### GIVEN PROBLEM
Pull out every line of the data below that contains the word "above", copying each one in full.

### DATA RECORDS
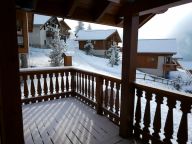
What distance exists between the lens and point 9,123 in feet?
4.79

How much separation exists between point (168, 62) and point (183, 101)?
22.5 meters

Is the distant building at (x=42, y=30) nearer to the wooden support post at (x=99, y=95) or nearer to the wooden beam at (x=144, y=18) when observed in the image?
the wooden support post at (x=99, y=95)

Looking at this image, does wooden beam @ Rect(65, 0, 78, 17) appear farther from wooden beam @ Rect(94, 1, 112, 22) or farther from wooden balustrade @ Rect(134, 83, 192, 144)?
wooden balustrade @ Rect(134, 83, 192, 144)

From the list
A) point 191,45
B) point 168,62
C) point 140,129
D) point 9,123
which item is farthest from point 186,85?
point 191,45

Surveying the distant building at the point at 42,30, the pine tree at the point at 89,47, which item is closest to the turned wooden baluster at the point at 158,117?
the distant building at the point at 42,30

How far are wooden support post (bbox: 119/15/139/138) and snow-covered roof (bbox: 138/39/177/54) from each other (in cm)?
2114

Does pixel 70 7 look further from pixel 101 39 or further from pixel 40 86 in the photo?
Result: pixel 101 39

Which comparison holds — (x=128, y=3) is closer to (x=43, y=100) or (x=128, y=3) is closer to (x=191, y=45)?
(x=43, y=100)

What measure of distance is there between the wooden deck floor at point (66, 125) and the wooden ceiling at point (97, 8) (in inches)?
80.4

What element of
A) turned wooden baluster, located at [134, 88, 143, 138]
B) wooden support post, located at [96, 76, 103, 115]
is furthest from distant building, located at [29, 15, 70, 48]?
turned wooden baluster, located at [134, 88, 143, 138]

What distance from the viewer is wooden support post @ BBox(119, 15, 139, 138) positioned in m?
2.75

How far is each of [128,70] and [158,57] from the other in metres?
21.3

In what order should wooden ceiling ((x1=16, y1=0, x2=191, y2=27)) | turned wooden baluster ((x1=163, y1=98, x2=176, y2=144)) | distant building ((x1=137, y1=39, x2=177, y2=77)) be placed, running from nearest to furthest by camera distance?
turned wooden baluster ((x1=163, y1=98, x2=176, y2=144)) < wooden ceiling ((x1=16, y1=0, x2=191, y2=27)) < distant building ((x1=137, y1=39, x2=177, y2=77))

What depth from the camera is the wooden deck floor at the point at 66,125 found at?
2.95 metres
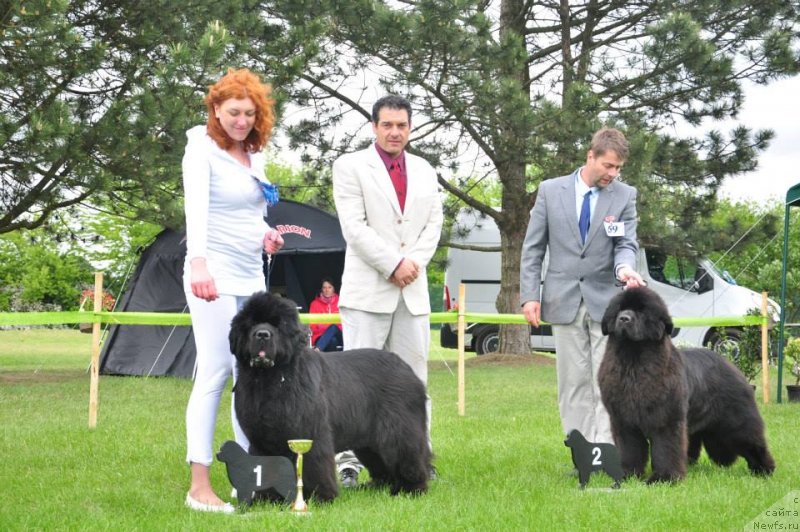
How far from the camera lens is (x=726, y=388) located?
18.3 feet

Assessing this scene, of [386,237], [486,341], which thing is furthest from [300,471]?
[486,341]

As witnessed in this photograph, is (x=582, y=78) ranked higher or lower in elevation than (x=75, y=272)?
higher

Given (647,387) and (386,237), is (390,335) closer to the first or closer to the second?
(386,237)

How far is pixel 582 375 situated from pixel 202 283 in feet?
8.26

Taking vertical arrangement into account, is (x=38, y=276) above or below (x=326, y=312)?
above

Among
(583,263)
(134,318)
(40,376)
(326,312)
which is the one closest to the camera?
(583,263)

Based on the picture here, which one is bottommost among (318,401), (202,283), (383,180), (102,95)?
(318,401)

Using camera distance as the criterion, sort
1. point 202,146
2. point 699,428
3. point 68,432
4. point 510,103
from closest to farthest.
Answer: point 202,146, point 699,428, point 68,432, point 510,103

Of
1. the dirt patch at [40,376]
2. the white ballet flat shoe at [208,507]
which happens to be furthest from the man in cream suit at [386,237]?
the dirt patch at [40,376]

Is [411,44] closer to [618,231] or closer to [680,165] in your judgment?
[680,165]

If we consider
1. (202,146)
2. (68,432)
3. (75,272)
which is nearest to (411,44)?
(68,432)

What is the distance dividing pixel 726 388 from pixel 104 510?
11.4 ft

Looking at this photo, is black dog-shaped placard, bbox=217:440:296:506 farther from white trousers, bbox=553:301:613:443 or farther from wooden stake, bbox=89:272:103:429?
wooden stake, bbox=89:272:103:429

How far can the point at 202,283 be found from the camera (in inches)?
169
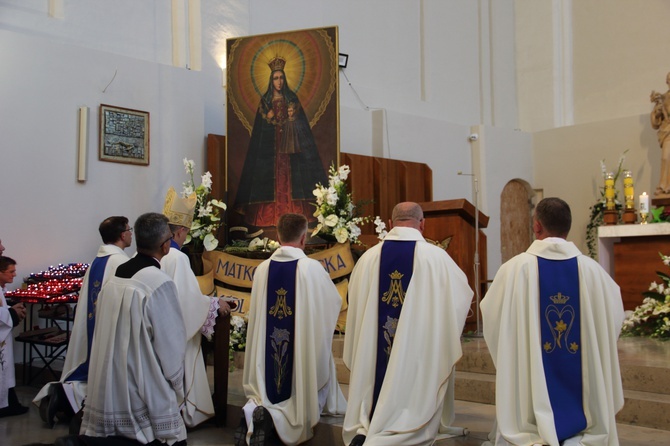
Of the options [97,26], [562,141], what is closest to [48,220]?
[97,26]

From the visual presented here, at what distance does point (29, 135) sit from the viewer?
788 cm

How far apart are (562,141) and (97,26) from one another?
810cm

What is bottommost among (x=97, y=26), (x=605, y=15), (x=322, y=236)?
(x=322, y=236)

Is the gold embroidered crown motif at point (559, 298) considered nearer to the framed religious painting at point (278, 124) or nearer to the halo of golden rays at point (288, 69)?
the framed religious painting at point (278, 124)

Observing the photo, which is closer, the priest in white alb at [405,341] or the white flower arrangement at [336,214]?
the priest in white alb at [405,341]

### RESPONSE TO THE TASK
Taking vertical arrangement into account, is (x=38, y=276) above or below (x=326, y=312)?
above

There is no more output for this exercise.